Anastasia Eristavi-Khoshtaria (ანასტასია ერისთავი-ხოშტარია; February 3, 1868 – May 1, 1951) was a Georgian woman novelist.

==Biography==
She was born into an aristocratic family in Gori, Georgia, then part of Imperial Russia. Eristavi-Khoshtaria began as a teacher in her birthplace, Gori, where she founded a free school for peasant children and later established a women's organization Mandilosani (1913-4). She debuted in 1885 when her translation of an Ossetic legend ბესო (Beso) was published. In the 1890s she was encouraged by the popular Georgian writer Akaki Tsereteli to move to Tbilisi to continue her work on original writings. Her first novels, მოლიპულ გზაზე (On the Slippery Path, 1897) and ბედის ტრიალი (The Wheel of Fate, 1901), enjoyed recognizable success.

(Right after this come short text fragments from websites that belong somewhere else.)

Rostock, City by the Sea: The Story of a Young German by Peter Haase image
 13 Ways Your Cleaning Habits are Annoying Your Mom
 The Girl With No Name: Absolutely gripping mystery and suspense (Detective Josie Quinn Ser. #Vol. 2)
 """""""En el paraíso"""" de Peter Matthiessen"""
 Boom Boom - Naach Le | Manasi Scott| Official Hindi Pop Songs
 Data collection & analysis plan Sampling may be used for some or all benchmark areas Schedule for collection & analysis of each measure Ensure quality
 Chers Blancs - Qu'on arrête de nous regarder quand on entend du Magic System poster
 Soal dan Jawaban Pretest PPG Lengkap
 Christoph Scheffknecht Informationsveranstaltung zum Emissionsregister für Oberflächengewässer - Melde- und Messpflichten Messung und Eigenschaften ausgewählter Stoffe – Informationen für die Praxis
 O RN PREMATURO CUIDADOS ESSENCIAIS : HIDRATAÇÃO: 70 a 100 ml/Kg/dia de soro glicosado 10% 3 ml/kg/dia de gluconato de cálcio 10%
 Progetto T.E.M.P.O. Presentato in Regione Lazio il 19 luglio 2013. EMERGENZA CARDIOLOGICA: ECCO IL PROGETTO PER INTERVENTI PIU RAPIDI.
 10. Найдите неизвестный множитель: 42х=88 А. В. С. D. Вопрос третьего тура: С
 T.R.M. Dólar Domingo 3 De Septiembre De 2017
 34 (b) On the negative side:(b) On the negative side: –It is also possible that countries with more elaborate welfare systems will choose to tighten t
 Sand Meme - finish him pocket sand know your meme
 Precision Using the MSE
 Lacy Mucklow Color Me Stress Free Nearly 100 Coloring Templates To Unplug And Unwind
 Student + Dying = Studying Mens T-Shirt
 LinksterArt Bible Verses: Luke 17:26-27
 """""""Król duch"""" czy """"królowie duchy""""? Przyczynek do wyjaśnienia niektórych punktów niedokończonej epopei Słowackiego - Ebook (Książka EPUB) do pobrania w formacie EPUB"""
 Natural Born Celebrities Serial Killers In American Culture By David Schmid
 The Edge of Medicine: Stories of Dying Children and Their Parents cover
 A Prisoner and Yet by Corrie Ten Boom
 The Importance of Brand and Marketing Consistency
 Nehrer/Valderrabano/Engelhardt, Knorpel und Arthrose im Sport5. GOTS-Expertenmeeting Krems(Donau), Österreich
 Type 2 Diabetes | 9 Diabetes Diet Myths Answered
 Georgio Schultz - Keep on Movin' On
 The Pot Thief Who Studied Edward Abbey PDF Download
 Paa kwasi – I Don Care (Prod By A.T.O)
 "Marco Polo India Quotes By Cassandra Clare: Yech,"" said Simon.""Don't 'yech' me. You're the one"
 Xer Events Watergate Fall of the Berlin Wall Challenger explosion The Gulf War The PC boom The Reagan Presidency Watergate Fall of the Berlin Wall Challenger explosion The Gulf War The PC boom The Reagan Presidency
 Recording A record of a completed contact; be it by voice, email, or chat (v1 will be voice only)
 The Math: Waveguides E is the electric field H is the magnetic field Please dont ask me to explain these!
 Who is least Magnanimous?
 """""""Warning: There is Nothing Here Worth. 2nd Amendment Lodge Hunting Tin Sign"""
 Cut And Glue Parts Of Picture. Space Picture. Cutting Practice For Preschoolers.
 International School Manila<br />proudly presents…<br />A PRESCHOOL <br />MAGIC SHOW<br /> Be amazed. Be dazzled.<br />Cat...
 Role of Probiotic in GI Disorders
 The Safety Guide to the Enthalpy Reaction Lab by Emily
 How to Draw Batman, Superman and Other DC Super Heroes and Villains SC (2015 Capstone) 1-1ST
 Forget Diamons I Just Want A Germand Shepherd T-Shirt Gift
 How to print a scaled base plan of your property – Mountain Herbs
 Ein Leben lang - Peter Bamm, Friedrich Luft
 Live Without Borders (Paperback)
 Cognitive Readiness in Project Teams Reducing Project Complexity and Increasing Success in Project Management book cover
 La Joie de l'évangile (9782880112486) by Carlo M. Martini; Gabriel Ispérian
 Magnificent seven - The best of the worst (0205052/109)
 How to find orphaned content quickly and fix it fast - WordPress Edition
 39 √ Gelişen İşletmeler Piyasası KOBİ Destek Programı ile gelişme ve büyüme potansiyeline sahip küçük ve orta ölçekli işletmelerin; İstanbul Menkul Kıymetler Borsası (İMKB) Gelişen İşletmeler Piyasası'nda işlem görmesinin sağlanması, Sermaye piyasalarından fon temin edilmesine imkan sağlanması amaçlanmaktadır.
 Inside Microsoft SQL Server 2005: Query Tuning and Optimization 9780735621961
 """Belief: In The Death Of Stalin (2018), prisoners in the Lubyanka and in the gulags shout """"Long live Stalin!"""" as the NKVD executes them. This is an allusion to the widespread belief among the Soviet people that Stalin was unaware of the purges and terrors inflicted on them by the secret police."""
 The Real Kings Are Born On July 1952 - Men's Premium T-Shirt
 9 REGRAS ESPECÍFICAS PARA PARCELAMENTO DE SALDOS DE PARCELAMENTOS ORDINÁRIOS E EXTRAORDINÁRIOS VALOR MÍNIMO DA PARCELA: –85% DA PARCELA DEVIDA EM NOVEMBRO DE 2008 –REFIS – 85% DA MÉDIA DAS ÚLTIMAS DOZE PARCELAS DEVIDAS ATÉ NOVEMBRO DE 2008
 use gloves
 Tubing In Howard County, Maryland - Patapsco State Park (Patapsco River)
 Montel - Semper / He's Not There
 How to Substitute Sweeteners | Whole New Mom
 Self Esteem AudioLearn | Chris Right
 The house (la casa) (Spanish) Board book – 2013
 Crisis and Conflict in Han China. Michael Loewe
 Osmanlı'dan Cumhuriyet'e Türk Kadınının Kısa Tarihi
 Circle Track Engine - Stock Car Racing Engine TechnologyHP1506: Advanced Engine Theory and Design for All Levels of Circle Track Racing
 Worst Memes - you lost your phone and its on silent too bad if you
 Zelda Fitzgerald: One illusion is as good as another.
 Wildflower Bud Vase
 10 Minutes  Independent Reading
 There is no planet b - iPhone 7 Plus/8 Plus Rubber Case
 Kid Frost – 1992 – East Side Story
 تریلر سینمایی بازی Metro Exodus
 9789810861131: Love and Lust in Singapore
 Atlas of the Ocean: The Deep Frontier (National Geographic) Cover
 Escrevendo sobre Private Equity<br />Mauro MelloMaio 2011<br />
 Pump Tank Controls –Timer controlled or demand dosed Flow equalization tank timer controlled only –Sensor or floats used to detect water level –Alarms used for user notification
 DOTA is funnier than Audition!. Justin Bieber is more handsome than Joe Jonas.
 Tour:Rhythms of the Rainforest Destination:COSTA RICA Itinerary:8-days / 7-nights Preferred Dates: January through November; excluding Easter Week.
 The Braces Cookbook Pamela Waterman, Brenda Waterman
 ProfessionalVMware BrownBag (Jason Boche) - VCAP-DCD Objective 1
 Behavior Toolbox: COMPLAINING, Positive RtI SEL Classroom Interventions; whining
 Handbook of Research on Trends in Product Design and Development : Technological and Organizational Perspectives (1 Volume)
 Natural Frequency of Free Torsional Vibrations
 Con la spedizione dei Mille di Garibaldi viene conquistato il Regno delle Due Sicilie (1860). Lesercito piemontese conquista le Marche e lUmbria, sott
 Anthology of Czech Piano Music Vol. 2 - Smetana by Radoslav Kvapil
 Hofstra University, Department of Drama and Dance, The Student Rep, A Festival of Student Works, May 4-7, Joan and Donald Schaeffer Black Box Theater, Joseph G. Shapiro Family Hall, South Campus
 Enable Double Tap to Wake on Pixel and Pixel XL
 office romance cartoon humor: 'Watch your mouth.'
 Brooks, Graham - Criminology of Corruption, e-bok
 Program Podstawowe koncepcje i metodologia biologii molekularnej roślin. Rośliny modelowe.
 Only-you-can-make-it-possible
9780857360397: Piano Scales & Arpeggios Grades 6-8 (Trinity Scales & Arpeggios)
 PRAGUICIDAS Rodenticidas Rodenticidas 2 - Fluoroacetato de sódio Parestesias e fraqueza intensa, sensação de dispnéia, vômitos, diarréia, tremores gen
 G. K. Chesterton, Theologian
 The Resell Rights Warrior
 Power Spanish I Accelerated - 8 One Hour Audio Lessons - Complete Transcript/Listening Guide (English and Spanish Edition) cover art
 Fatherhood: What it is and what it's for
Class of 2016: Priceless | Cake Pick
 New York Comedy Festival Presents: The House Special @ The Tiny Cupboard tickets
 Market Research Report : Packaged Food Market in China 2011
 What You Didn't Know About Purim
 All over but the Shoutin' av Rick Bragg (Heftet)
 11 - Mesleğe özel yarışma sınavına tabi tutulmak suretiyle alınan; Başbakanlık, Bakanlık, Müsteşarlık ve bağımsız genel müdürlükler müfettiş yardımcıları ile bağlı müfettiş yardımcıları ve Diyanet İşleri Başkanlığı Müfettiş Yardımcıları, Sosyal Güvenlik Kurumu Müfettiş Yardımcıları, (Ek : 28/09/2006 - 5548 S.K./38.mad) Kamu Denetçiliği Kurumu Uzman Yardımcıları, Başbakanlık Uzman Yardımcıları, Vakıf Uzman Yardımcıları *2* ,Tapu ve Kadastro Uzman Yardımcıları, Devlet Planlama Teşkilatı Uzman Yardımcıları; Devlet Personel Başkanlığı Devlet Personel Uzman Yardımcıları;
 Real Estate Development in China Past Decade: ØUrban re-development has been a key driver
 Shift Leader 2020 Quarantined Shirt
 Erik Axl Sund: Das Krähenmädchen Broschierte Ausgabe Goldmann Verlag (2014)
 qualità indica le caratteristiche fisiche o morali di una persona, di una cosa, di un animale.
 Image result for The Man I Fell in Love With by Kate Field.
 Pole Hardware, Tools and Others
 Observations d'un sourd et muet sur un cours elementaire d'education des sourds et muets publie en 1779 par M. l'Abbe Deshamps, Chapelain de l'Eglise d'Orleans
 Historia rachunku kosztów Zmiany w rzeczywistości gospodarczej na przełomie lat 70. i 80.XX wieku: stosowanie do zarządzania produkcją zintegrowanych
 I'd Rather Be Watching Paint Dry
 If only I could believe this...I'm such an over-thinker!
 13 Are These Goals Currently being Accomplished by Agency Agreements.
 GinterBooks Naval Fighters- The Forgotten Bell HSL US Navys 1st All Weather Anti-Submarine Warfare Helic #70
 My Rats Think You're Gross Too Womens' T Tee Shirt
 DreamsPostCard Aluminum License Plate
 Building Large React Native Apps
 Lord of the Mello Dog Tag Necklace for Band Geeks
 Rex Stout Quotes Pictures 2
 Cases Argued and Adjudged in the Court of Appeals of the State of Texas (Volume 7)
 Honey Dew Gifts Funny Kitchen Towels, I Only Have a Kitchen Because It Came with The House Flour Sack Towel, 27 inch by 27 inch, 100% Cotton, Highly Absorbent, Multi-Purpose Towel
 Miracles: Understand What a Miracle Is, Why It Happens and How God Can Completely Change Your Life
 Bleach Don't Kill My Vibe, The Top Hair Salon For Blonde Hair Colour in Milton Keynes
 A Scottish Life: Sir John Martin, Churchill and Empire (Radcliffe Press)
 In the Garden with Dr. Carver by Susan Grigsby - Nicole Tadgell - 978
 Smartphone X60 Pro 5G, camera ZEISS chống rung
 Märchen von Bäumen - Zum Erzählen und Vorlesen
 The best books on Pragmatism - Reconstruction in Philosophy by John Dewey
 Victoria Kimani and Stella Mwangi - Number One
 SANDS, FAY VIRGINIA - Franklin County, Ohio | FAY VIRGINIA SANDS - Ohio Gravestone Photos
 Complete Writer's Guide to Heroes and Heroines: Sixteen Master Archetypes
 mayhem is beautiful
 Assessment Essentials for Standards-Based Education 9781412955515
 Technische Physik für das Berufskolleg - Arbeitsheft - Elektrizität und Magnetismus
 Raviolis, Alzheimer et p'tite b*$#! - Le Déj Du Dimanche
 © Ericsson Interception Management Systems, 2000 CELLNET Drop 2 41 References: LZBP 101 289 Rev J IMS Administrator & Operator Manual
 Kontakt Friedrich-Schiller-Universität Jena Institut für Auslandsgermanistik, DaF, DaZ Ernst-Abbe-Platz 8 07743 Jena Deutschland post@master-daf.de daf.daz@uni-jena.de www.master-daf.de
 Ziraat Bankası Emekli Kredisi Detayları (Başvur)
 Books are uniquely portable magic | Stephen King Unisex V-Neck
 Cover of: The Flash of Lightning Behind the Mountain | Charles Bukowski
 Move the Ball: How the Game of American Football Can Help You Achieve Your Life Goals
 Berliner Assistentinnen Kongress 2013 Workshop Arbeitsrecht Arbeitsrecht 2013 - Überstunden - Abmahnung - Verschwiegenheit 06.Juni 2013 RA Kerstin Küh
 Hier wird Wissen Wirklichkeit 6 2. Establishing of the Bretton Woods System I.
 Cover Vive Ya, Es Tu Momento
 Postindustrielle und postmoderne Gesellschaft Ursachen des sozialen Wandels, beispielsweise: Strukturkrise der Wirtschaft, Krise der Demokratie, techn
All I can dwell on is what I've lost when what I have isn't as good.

Being the first Georgian female writer who set her work from a feminine view and direct it at educated adults, Eristavi-Khoshtaria's novels and stories follow one pattern: they trace the career of a Georgian noblewoman, thrown into turmoil of the collapse of the old economic and moral orders in the mid-19th century, defending her ideals of free work and truthful love against a corrupt background and clay-footed heroes. After the Soviet invasion of 1921, she withdrew from literary and public activities and wrote little, except ideologically corrective introductions to reprints of her own works .

Anastasia Eristavi-Khoshtaria was married to Dutu Megreli (Dimitri Khoshtaria) (1867-1938), an author of popular patriotic poems and children's stories.